(Exercise brief): Leave out all pictures. Extract exactly the lines from the one containing "僕は誰と付き合えばいいのだろうか" through the end of the data.

·····

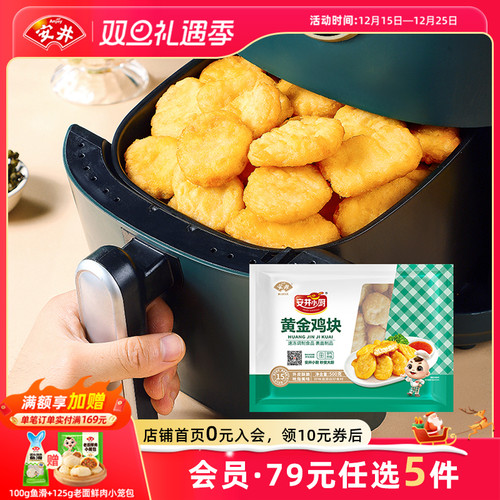 【89元选5件】安井 黄金鸡块500g空气炸锅美食材油炸小食半成品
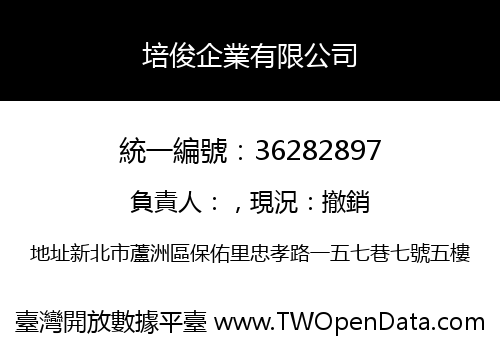 培俊企業有限公司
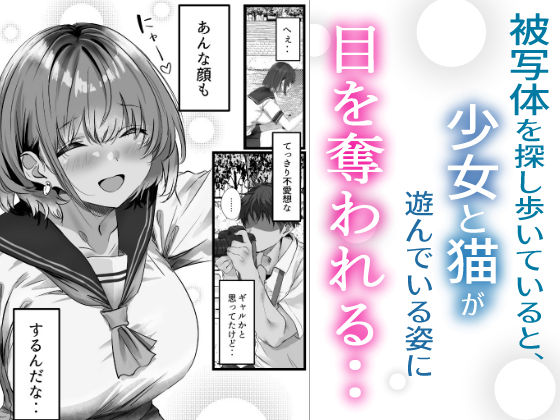 僕は誰と付き合えばいいのだろうか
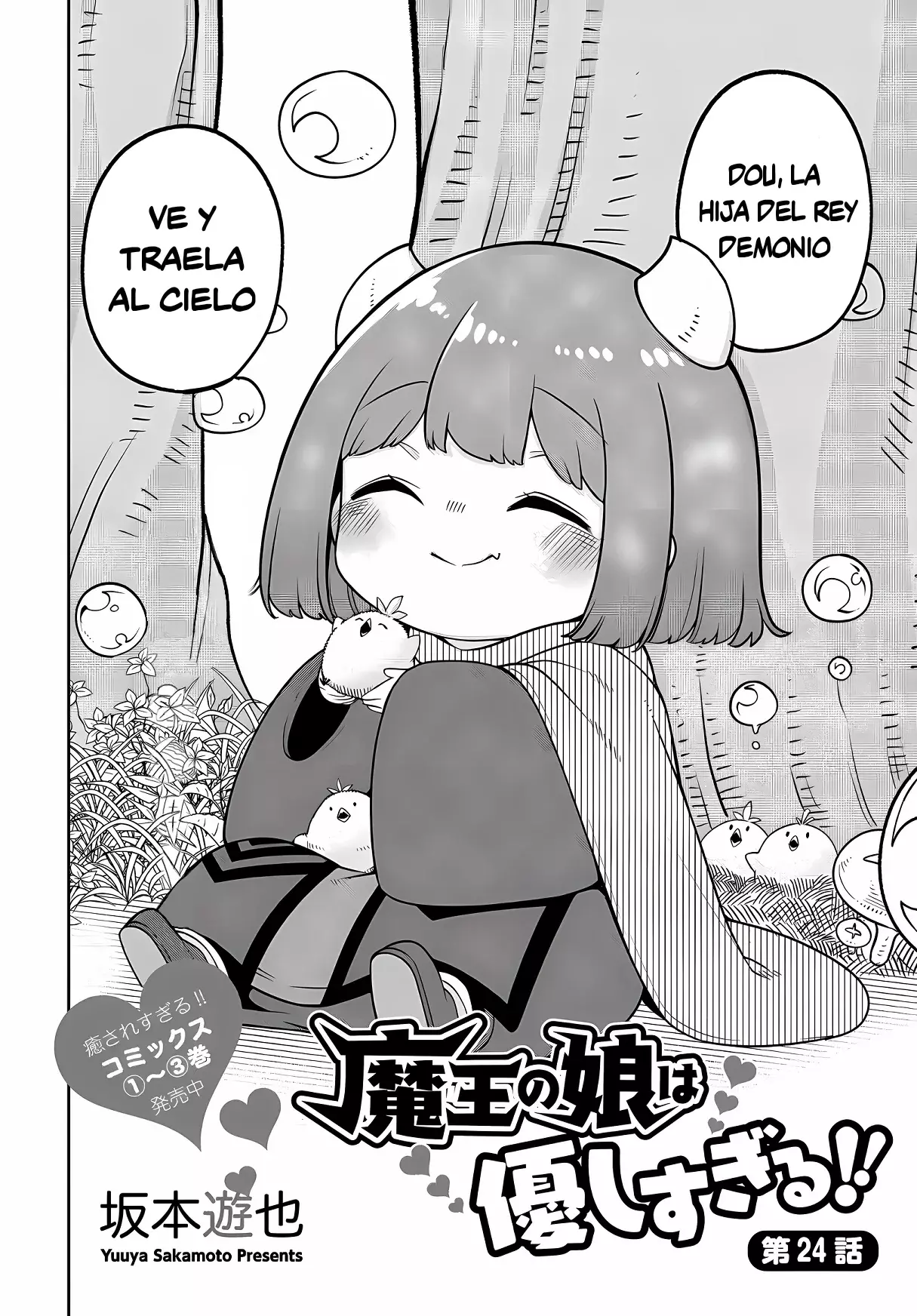 La Hija Del Rey Demonio Es Demasiado Amable - Capítulo 24 - Página 4 - LectorTMOo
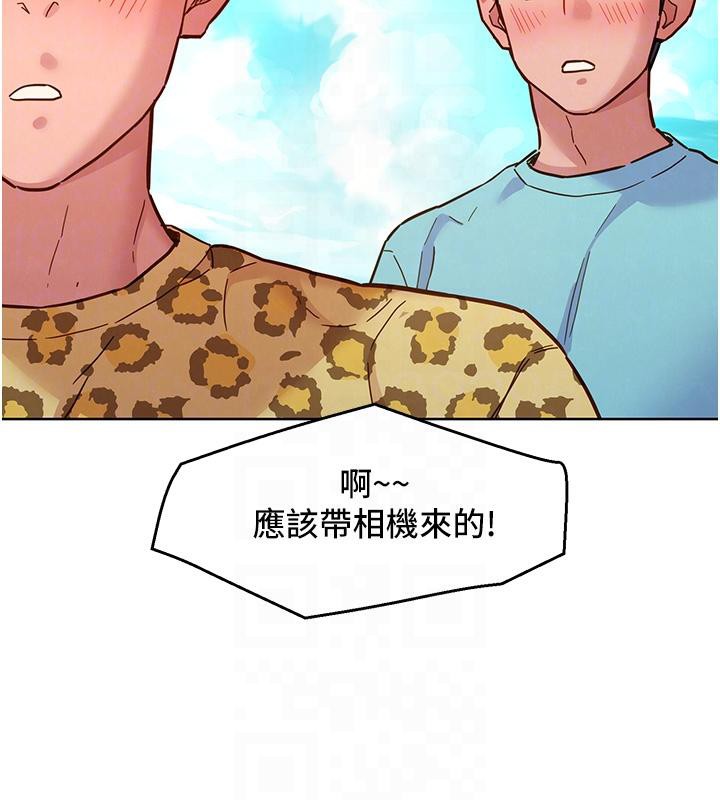 友情万睡第109話-陽光沙灘比基尼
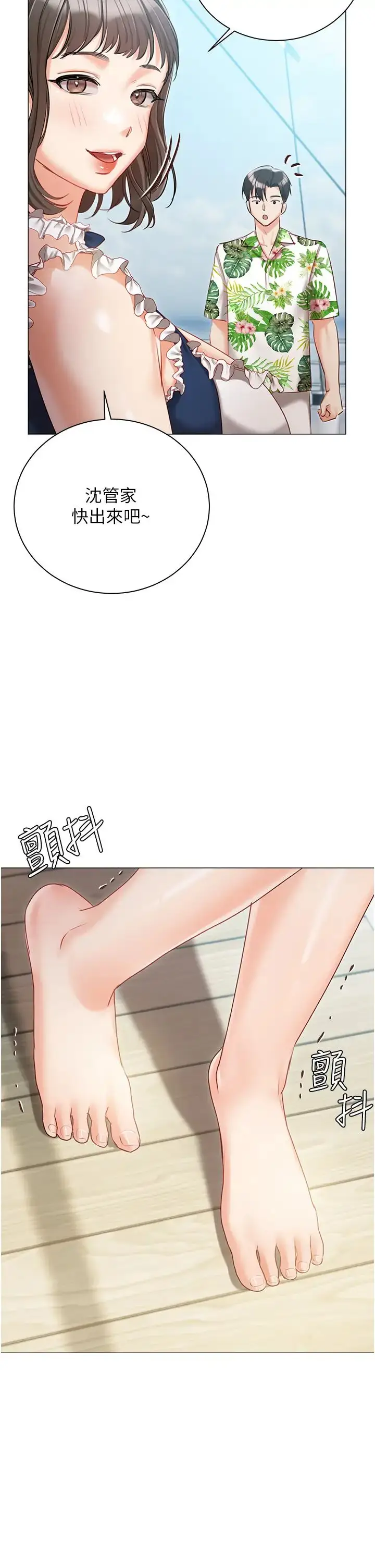 《私宅女主人》第57话图47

·····

(Your response):
 僕は誰と付き合えばいいのだろうか
 La Hija Del Rey Demonio Es Demasiado Amable - Capítulo 24 - Página 4 - LectorTMOo
 友情万睡第109話-陽光沙灘比基尼
 《私宅女主人》第57话图47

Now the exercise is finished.